By Kalia Abiade
State Sen. Bill Ketron (R-Murfreesboro) is among other conservative lawmakers threatening to kill a school voucher bill because they fear Muslim schools could receive funding.
Under the proposal, parents of children attending failing schools would be eligible to receive vouchers to pay full or partial tuition at private schools. Private religious schools would qualify to receive students, but senators are most concerned that schools that teach principles from the Qur’an would benefit from state money. So far, no concerns have been raised about biblical teachings supported by voucher funds.
“This issue gives me pause in voting for the governor’s voucher proposal,” Ketron said. “These issues warrant further assessment.”
This is not the first time Ketron has used his public office to express his disdain for and suspicion of Muslims. Over the years, Ketron’s antics have helped to keep Tennessee in contention as the nation’s Most Islamophobic State.
State Sen. Bill Ketron (R-Murfreesboro)
Late last month, Ketron went into a panic about a floor-level sink inside the capitol building that he believed to be a sink for Muslims to wash their face, hands and feet before ritual prayers. Alas, the sink was for custodial purposes — a mop sink — installed as part of a process to update the aging building’s plumbing system.
Ketron said he was satisfied with the assurance he received, but that didn’t protect him from Stephen Colbert’s take on terrorist foot baths and creeping sharia mops.
In 2011, Ketron proposed a bill, authored by attorney David Yerushalmi that would have jailed anyone who follows sharia law. Unlike the current sharia bills — most of which are also authored or heavily influenced by Yerushalmi — that aim to prevent the unlikely occurrence of sharia being imposed on non-Muslims, this bill would have punished Muslim people for practicing Islam or materially supporting a “sharia organization,” as designated by the attorney general. The bill was eventually amended to remove explicit references to Islam and sharia.

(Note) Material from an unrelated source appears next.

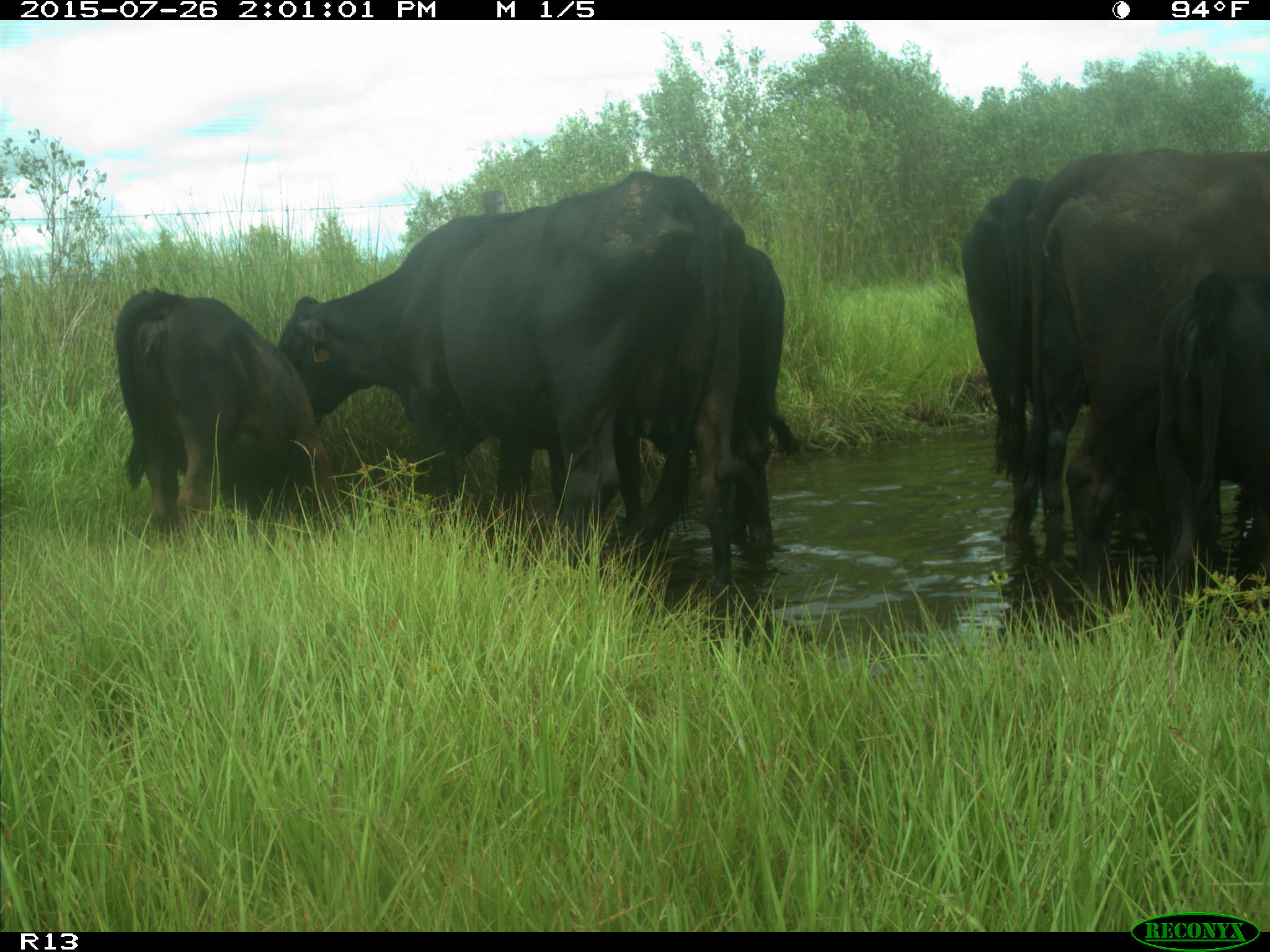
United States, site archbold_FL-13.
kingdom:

If the name of Ketron’s district, Murfreesboro, looks familiar, that’s because it was the site of an extended municipal battle to construct a mosque around the same time as the anti-sharia proposal. The debate, which started out as fairly civil, quickly devolved into a paranoid attack on the Muslim community. There was minor vandalism, arson and even a bomb threat at the construction site.
County residents sued to prevent the mosque from being built and the main argument, initially, was that Islam was not even a religion and, thus, the mosque did not qualify for protection under religious land-use rights. After a two-year court battle that brought out Bill French and Frank Gaffney, the mosque finally opened, though it is still being hit with technical challenges.

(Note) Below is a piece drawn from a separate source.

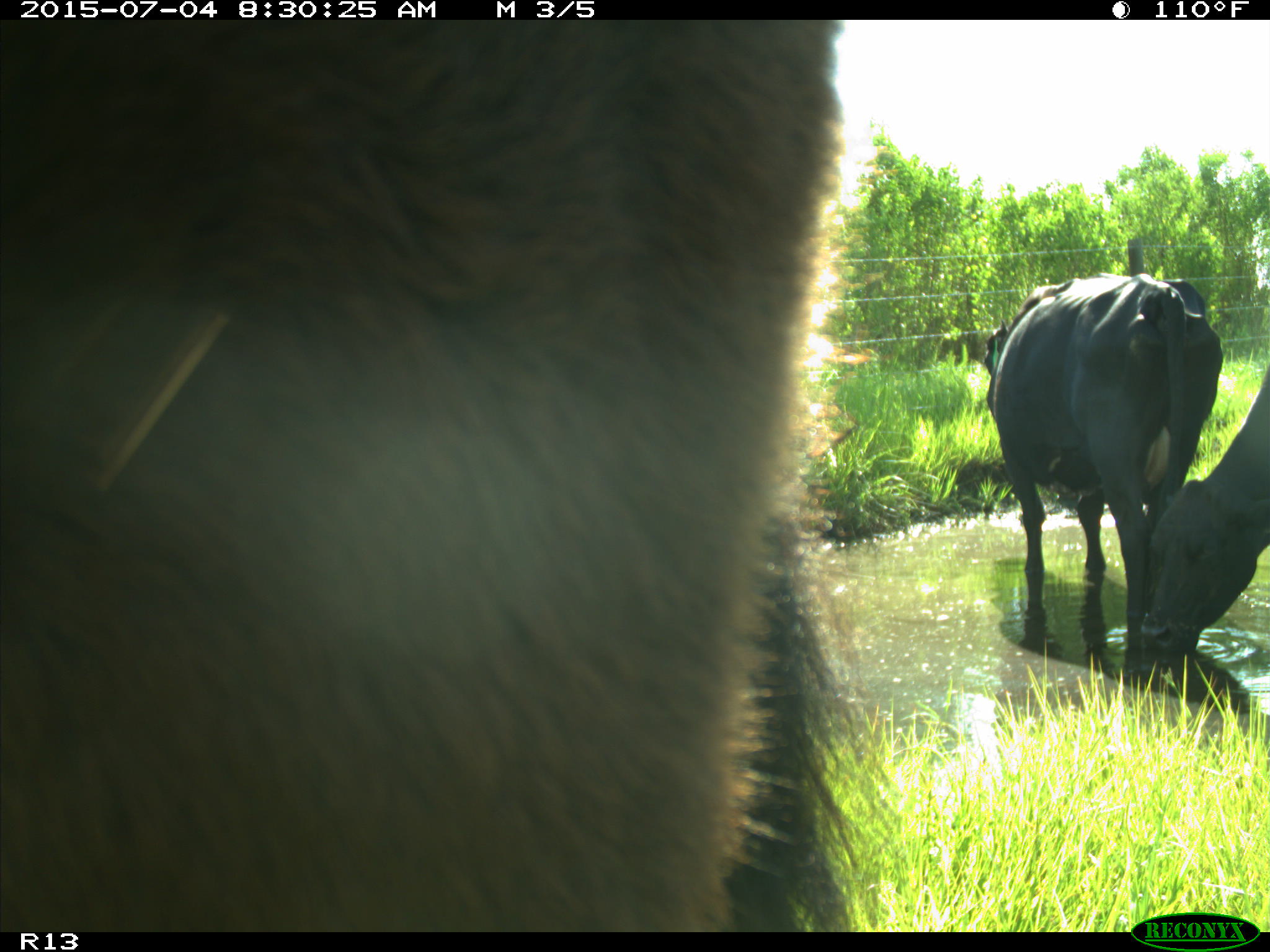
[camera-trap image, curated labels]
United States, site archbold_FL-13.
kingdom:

Ketron and the Murfreesboro incident are just small pieces of the Islamophobia puzzle in Tennessee. The state is home to 14 ACT! for America chapters, which host meetings and events that ramp up fear of ordinary Muslims. ACT! has a loyal ally in the Tennessee Freedom Coalition, with whom they often host joint events, including an upcoming meeting featuring disgraced former FBI-agent-turned-counterterrorism expert, John Guandolo.
And though Ketron is, possibly, most known for his anti-Muslim stance, he first made a name for himself in the anti-immigrant movement. He visited Arizona in 2010 to hand-deliver a resolution to Gov. Jan Brewer in support of the state’s anti-immigrant legislation and to learn first-hand from sponsors of the famed SB 1070. He said he’d go “hot and heavy” with his own bill, promising it would be “the best bill passed so far” to make it a state crime to be in the country illegally and to expand local police power.
As his collaboration with Yerushalmi shows, he learned well how to feed on hatred to model fear-driven legislation.
On his website he pledges to keep up the pressure on immigrants and, with his stance on vouchers and his recent hissy fit over mop sinks, his anti-Muslim sentiment shows no signs of subsiding. Ketron cannot be taken at his word that he is motivated by his desire to simply protect American values and uphold the law. His actions and his collaborations with noted bigots demonstrates a commitment to criminalizing anyone and anything he believes to be foreign.
It’s critical to recognize that the anti-Muslim and anti-immigrant movements are not unrelated, and as Ketron so clearly proves, they are often one and the same.